• **Stated exercise**
Show each line of the rows below that contains the word "white".

====== Information shown

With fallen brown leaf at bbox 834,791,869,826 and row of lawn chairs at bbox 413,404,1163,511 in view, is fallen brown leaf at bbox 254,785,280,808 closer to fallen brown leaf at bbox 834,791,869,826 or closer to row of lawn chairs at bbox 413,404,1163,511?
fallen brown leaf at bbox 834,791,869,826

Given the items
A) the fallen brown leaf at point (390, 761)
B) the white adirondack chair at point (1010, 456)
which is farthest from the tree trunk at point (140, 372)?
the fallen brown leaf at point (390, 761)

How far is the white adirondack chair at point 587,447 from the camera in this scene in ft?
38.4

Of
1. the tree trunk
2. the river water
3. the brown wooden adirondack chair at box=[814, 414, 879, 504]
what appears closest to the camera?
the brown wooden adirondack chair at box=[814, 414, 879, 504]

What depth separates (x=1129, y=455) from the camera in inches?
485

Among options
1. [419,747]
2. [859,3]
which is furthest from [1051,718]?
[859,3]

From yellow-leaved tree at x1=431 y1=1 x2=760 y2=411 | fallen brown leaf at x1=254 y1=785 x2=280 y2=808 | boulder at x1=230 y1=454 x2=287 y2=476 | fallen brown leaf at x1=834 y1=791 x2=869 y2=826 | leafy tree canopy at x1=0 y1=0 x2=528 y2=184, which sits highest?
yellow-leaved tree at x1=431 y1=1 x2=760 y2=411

============
====== Information shown

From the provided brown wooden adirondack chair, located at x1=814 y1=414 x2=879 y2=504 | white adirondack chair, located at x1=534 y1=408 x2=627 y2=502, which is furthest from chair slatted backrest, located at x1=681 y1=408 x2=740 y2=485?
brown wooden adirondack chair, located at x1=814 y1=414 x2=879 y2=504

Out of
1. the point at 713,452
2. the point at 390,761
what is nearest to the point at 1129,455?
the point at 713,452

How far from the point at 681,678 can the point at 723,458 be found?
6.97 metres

============
====== Information shown

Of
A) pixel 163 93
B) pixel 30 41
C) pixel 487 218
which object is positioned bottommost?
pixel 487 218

============

• **Written solution**
B) the white adirondack chair at point (1010, 456)
How far is the white adirondack chair at point 587,447 from the camera in this scene in ft?
From the provided brown wooden adirondack chair, located at x1=814 y1=414 x2=879 y2=504 | white adirondack chair, located at x1=534 y1=408 x2=627 y2=502, which is furthest from chair slatted backrest, located at x1=681 y1=408 x2=740 y2=485?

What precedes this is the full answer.